Но он старался убедить себя в противном, недовольный тем, что больше не властен над собою. Он нашел себе объяснение: он невольно должен обратиться к духовенству, так как одна только церковь сохранила искусство, сохранила утерянную форму веков; она сделала неизменными, даже в дешевом, новейшем воспроизведении, очертания золотых и серебряных, сосудов, сохранила красоту высоких, как петунии, чаш, дароносиц с правильными боками; даже в алюминии, в поддельной эмали, в окрашенных стаканах сберегла изящество отделки прежних времен. Вообще большая часть драгоценностей, хранимых в музее Клюни и чудом спасенных от презренной дикости санкюлотов, происходит из древних аббатств Франции. Так же, как в Средние века, церковь предохранила от варварства философию, историю и науки, она спасла пластическое искусство и сберегла до наших дней эти дивные образцы тканей, драгоценные ювелирные изделия, которые изготовители священных вещей портят насколько могут, не будучи в состоянии, однако, совершенно исказить великолепную основную их форму. Поэтому не было ничего удивительного в том, что дез Эссент отыскивал эти древние безделушки, что в числе других коллекционеров он приобретал эти реликвии у парижских антиквариев и у деревенских торговцев подержанными вещами. Но, хотя он и ссылался на все эти доводы, вполне убедить себя ему не удавалось. Конечно, если резюмировать все, он упорно смотрел на религию как на прекрасную легенду, как на упоительный обман, и, между тем, вопреки всем объяснениям, скептицизм его начинал колебаться.

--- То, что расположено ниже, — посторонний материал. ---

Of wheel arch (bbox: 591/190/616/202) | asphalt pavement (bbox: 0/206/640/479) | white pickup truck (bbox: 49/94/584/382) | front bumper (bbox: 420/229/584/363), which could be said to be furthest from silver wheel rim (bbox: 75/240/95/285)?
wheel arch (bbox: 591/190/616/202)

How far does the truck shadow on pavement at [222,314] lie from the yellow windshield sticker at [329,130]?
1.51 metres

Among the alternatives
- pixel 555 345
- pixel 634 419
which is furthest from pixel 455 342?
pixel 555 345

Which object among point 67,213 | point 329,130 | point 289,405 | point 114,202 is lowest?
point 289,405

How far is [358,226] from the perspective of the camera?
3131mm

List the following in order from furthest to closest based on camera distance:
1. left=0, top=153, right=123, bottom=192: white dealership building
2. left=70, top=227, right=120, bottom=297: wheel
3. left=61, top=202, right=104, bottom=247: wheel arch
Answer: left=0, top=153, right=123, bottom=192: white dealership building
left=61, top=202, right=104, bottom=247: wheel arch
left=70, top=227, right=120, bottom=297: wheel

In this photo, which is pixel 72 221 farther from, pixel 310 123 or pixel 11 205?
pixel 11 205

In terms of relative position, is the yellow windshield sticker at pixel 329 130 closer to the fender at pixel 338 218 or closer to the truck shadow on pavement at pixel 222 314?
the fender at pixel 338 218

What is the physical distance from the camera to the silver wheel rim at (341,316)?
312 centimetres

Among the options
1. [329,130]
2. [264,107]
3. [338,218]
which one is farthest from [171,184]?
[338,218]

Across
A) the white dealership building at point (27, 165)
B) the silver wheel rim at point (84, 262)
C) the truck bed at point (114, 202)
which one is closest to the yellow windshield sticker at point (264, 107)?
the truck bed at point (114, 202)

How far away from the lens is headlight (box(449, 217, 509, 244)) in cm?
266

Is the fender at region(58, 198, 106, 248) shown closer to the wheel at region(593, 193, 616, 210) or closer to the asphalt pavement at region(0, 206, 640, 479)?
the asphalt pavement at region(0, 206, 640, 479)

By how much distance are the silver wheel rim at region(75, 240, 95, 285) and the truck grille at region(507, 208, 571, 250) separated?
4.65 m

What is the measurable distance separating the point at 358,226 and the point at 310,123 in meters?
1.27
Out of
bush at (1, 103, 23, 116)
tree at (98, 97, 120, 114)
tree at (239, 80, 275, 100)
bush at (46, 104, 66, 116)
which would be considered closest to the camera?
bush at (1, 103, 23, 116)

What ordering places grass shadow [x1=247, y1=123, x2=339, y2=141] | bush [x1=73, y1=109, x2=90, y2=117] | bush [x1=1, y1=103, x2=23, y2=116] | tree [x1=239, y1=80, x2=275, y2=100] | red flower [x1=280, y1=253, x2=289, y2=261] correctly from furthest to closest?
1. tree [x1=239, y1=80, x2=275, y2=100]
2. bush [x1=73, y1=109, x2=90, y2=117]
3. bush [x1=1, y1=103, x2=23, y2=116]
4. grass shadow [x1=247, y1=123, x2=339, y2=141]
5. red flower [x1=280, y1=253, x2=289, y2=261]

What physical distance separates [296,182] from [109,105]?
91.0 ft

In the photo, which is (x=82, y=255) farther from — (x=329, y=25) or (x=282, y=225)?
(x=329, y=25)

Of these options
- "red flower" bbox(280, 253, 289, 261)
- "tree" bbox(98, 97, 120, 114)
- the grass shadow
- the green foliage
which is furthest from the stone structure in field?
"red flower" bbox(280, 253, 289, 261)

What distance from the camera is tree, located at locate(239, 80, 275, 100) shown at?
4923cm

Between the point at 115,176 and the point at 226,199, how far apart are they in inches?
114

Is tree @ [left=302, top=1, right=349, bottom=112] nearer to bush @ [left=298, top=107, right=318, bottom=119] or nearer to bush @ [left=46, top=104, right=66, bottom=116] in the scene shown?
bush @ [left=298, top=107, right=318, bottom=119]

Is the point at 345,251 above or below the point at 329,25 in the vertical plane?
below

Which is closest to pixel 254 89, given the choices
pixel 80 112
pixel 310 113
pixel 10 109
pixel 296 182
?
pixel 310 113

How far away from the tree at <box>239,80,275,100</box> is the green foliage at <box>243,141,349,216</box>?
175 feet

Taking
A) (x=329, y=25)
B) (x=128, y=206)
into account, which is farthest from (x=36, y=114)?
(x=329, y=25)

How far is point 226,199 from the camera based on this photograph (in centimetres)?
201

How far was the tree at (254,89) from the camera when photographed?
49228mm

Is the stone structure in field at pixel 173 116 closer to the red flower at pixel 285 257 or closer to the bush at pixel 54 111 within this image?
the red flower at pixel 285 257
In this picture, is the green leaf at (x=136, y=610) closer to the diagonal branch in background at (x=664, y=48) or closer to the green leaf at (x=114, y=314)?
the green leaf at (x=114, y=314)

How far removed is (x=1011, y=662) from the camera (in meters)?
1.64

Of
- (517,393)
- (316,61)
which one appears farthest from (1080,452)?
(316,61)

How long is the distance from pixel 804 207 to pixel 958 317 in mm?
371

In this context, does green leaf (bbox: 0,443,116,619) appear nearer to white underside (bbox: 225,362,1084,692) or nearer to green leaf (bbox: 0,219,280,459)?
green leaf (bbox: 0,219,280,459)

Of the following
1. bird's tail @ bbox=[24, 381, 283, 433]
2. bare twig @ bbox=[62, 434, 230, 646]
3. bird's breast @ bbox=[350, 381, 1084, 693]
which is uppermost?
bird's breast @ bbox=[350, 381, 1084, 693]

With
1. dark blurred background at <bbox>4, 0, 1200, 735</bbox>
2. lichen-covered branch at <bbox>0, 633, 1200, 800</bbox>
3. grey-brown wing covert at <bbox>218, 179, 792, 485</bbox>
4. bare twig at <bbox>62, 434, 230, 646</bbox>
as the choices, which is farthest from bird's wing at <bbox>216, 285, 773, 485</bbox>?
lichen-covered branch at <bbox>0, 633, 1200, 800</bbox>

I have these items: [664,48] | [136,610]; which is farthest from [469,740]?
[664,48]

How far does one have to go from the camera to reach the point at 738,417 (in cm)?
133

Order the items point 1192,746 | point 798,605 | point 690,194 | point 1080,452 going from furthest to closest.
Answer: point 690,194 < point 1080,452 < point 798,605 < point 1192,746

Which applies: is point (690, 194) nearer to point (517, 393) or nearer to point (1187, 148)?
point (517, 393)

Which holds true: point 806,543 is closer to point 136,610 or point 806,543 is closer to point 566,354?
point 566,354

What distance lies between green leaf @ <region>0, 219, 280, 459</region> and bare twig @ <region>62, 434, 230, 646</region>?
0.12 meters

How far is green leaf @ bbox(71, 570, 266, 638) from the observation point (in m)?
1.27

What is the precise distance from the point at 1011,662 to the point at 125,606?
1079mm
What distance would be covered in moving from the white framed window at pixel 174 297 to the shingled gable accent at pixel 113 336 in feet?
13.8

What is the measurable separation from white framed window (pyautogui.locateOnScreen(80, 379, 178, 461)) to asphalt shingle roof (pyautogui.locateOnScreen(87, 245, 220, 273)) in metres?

Очевидно, что этот странный факт существовал: теперь он был менее верующим, чем в детстве, когда попечение иезуитов было непосредственно, когда их наставления неминуемы, когда он был в их руках, принадлежа им душой и телом, без семейных связей, без каких-либо влияний, которые могли бы им извне противодействовать. Они также внушили ему известную любовь к прекрасному, медленно и смутно разраставшуюся в его душе, любовь, распустившуюся теперь в уединении и оказывающую свое действие на молчаливый, замкнутый ум, блуждающий в ограниченном своих навязчивых идей. Изучая работу своей мысли, стараясь отыскать в ней связующие нити, открыть источники их и причины, дез Эссент пришел к убеждению, что образ его действий, за время светской жизни, вытекал из полученного им образования. Например, стремления к искусственности, потребность его в эксцентричности, не были ли, в конце концов, они результатом уроков отрешенных от земли утонченностей – теологических умозрений. В сущности, это были порывы, стремления к идеалу, к неведомому миру, к далекому блаженству, желанному, как блаженство, обещанное нам Священным писанием.